"Could injurious fate be so harmful as to take from me so many and such great companions, whom recently so many kings and so many remote kingdoms feared? O dubious lot of mankind! "
The sacrifice of his companions in battle is very similar to the sacrifice of Jesus Christ that led Margery to go insane with grief and Julian to become, similar to Merlin, closed off from the outside world. Now Merlin was not having visions, but he could not function in society knowing that his companions had been taken from him.
Merlin was grieving in the woods shut off from the outside world, until winter came.
"Here once there stood nineteen apple trees 9 bearing apples every year; now they are not standing. Who has taken them away from me? Whither have they gone all of a sudden? Now I see them - now I do not! Thus the fates fight against me and for me, since they both permit and forbid me to see. Now I lack the apples and everything else"

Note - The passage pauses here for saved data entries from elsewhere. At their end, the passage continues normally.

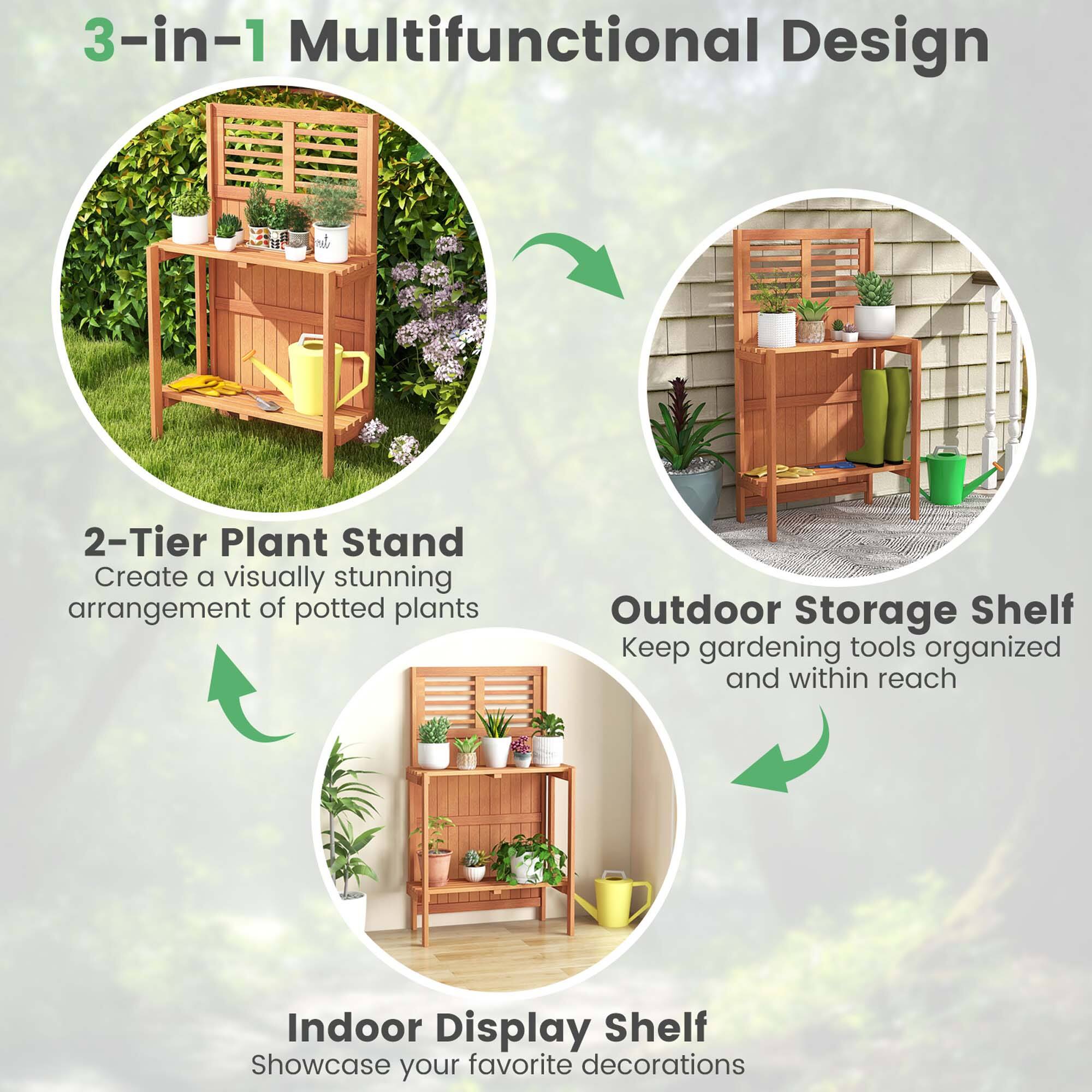 3-in-1 Multifunctional Design

2-Tier Plant Stand
Create a visually stunning arrangement of potted plants

Outdoor Storage Shelf
Keep gardening tools organized and within reach

Indoor Display Shelf
Showcase your favorite decorations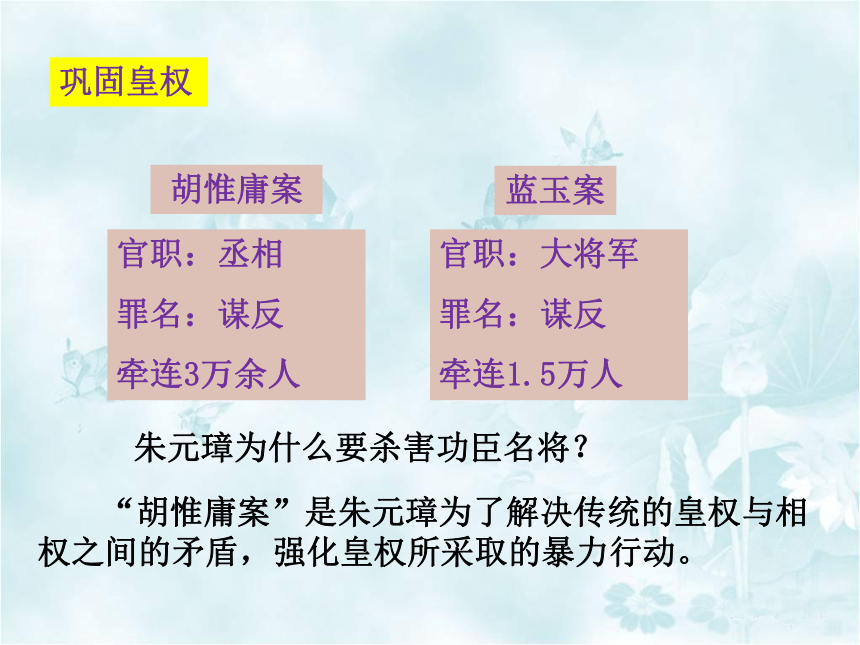 巩固皇权

胡惟庸案

官职：丞相

罪名：谋反

牵连3万余人

蓝玉案

官职：大将军

罪名：谋反

牵连1.5万人

朱元璋为什么要杀害功臣名将？

“胡惟庸案”是朱元璋为了解决传统的皇权与相权之间的矛盾，强化皇权所采取的暴力行动。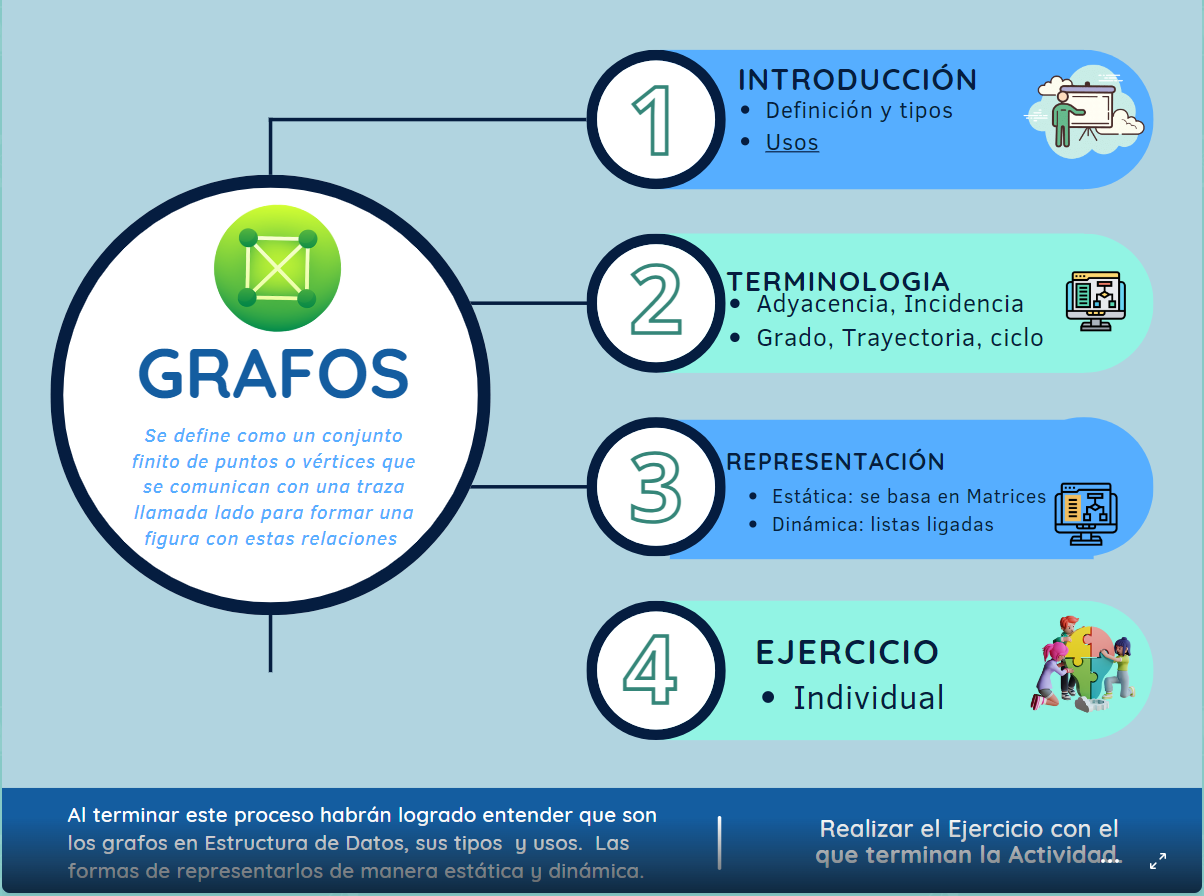 GRAFOS

Se define como un conjunto finito de puntos o vértices que se comunican con una traza llamada lado para formar una figura con estas relaciones

1
INTRODUCCIÓN
• Definición y tipos
• Usos

2
TERMINOLOGIA
• Adyacencia, Incidencia
• Grado, Trayectoria, ciclo

3
REPRESENTACIÓN
• Estática: se basa en Matrices
• Dinámica: listas ligadas

4
EJERCICIO
• Individual

Al terminar este proceso habrán logrado entender que son los grafos en Estructura de Datos, sus tipos y usos. Las formas de representarlos de manera estática y dinámica.

Realizar el Ejercicio con el que terminan la Actividad.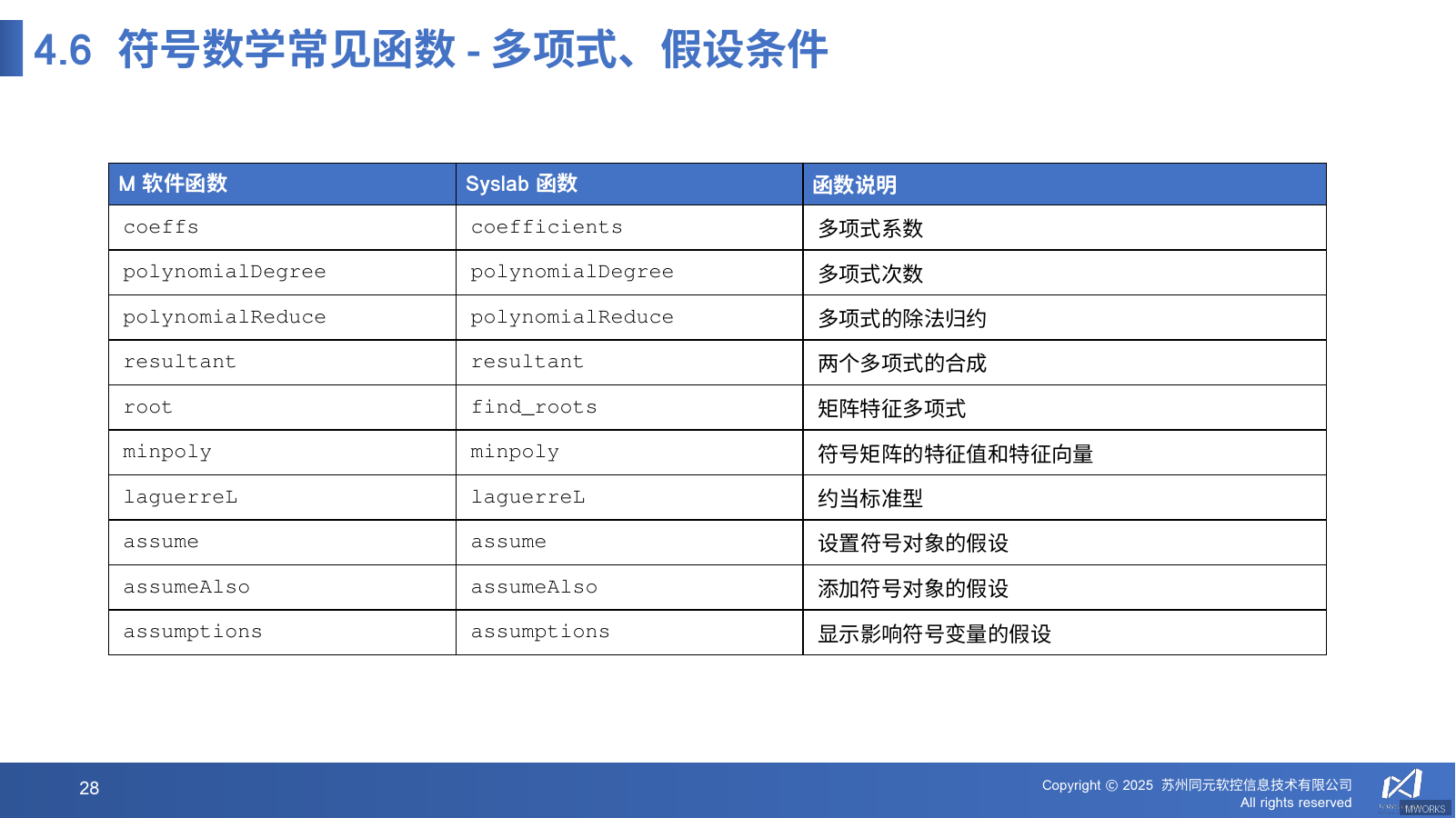 4.6 符号数学常见函数 - 多项式、假设条件

| M 软件函数 | Syslab 函数 | 函数说明 |
|---|---|---|
| coeffs | coefficients | 多项式系数 |
| polynomialDegree | polynomialDegree | 多项式次数 |
| polynomialReduce | polynomialReduce | 多项式的除法归约 |
| resultant | resultant | 两个多项式的合成 |
| root | find_roots | 矩阵特征多项式 |
| minpoly | minpoly | 符号矩阵的特征值和特征向量 |
| laguerreL | laguerreL | 约当标准型 |
| assume | assume | 设置符号对象的假设 |
| assumeAlso | assumeAlso | 添加符号对象的假设 |
| assumptions | assumptions | 显示影响符号变量的假设 |

28

Copyright © 2025 苏州同元软控信息技术有限公司
All rights reserved

MWORKS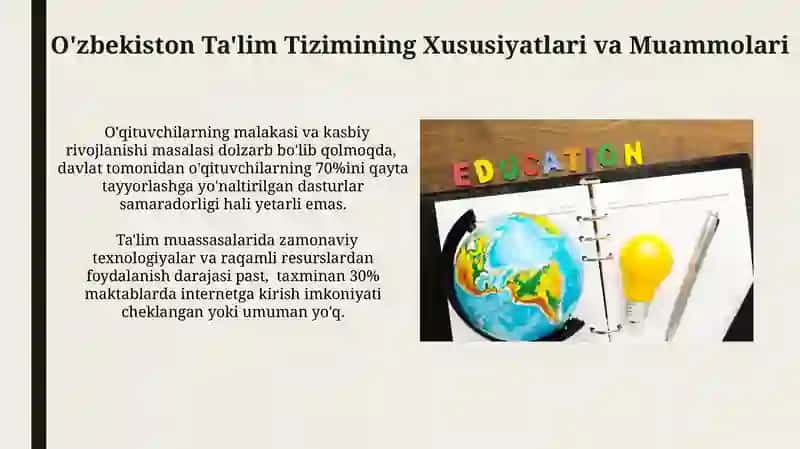 O'zbekiston Ta'lim Tizimining Xususiyatlari va Muammolari

O'qituvchilarning malakasi va kasbiy rivojlanishi masalasi dolzarb bo'lib qolmoqda, davlat tomonidan o'qituvchilarning 70%ini qayta tayyorlashga yo'naltirilgan dasturlar samaradorligi hali yetarli emas.

Ta'lim muassasalarida zamonaviy texnologiyalar va raqamli resurslardan foydalanish darajasi past, taxminan 30% maktablarda internetga kirish imkoniyati cheklangan yoki umuman yo'q.

EDUCATION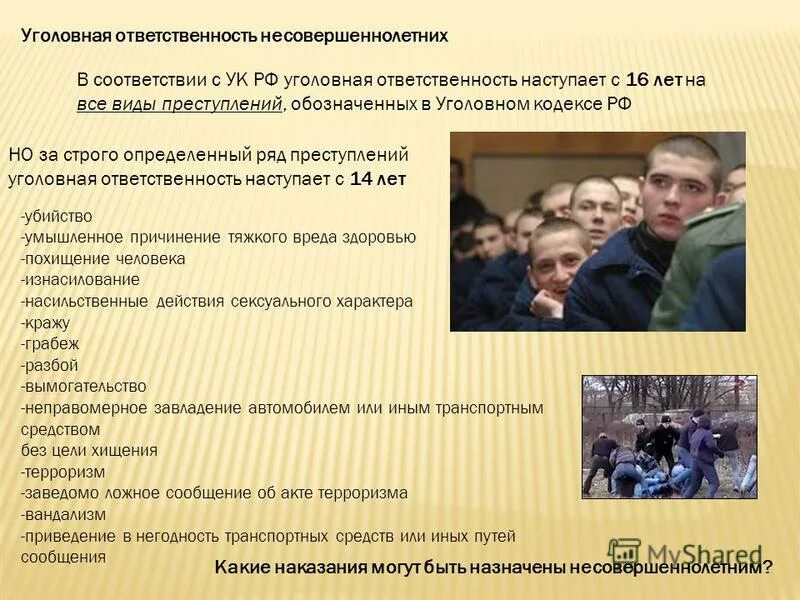 Уголовная ответственность несовершеннолетних

В соответствии с УК РФ уголовная ответственность наступает с 16 лет на все виды преступлений, обозначенных в Уголовном кодексе РФ

НО за строго определенный ряд преступлений уголовная ответственность наступает с 14 лет

-убийство
-умышленное причинение тяжкого вреда здоровью
-похищение человека
-изнасилование
-насильственные действия сексуального характера
-кражу
-грабеж
-разбой
-вымогательство
-неправомерное завладение автомобилем или иным транспортным средством
без цели хищения
-терроризм
-заведомо ложное сообщение об акте терроризма
-вандализм
-приведение в негодность транспортных средств или иных путей сообщения

MyShared

Какие наказания могут быть назначены несовершеннолетним?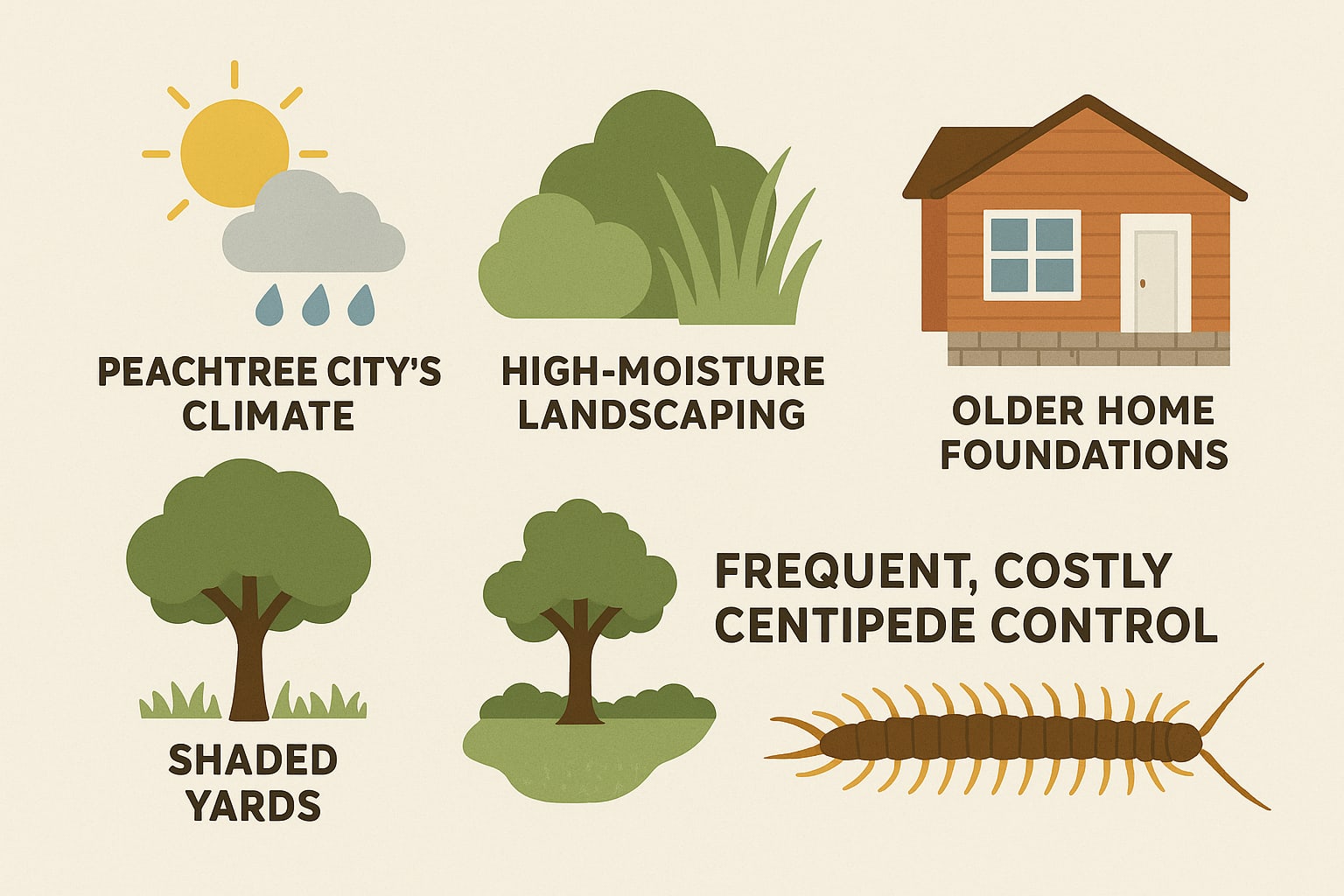 PEACHTREE CITY'S CLIMATE

HIGH-MOISTURE LANDSCAPING

OLDER HOME FOUNDATIONS

SHADED YARDS

FREQUENT, COSTLY CENTIPEDE CONTROL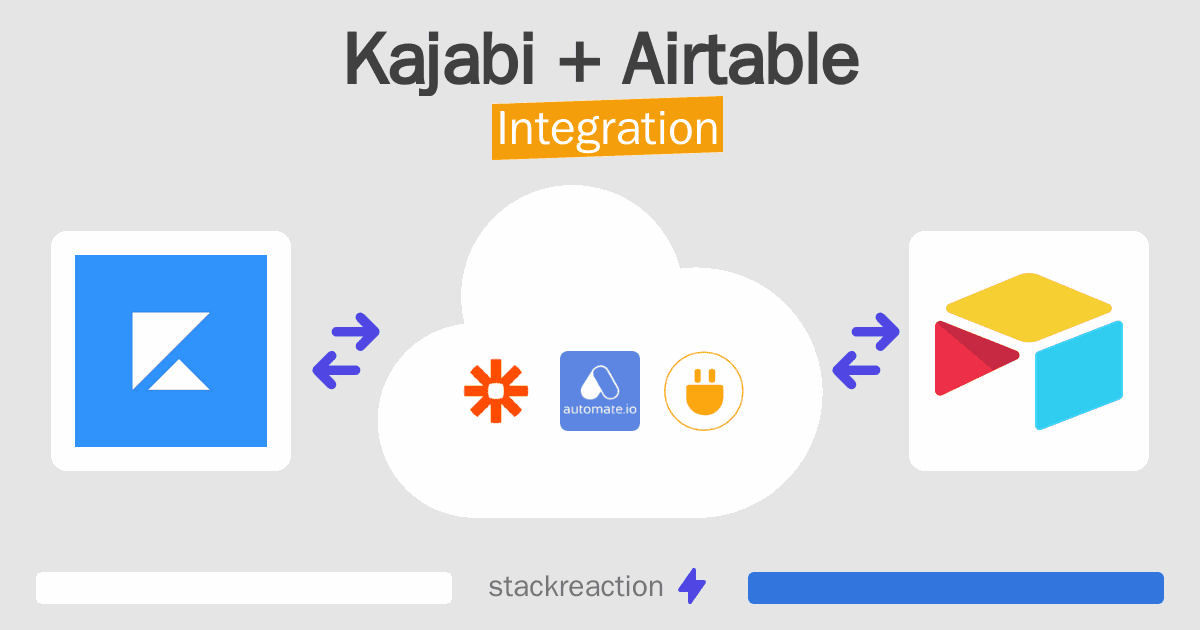 Kajabi + Airtable
Integration

automate.io

stackreaction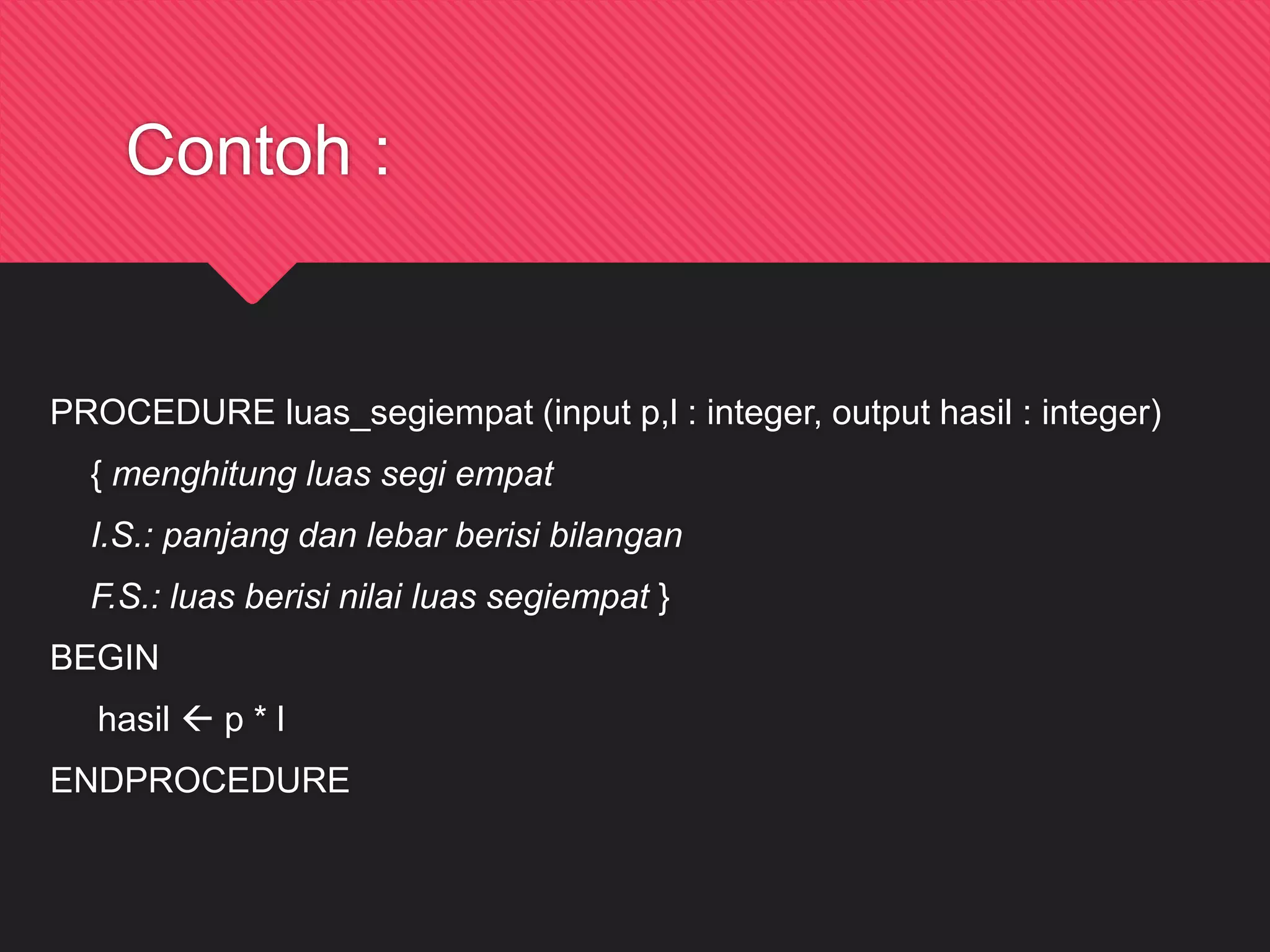 Contoh :

PROCEDURE luas_segiempat (input p,l : integer, output hasil : integer)

{ menghitung luas segi empat

I.S.: panjang dan lebar berisi bilangan

F.S.: luas berisi nilai luas segiempat }

BEGIN

hasil ← p * l

ENDPROCEDURE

Now I know an apple a day keeps the doctor away, but this scene illustrates an idea larger than just apples. Everything dies. Whether it's Merlin's companions, Jesus, or apples, these people are losing things that they care for and are not able to move on from them, letting it drive them mad. Merlin did not have a healthy relationship with apples, as Margery did not have a healthy relationship with Jesus, both letting their passing grieve them to an extend to where their harm outweighs their benefits.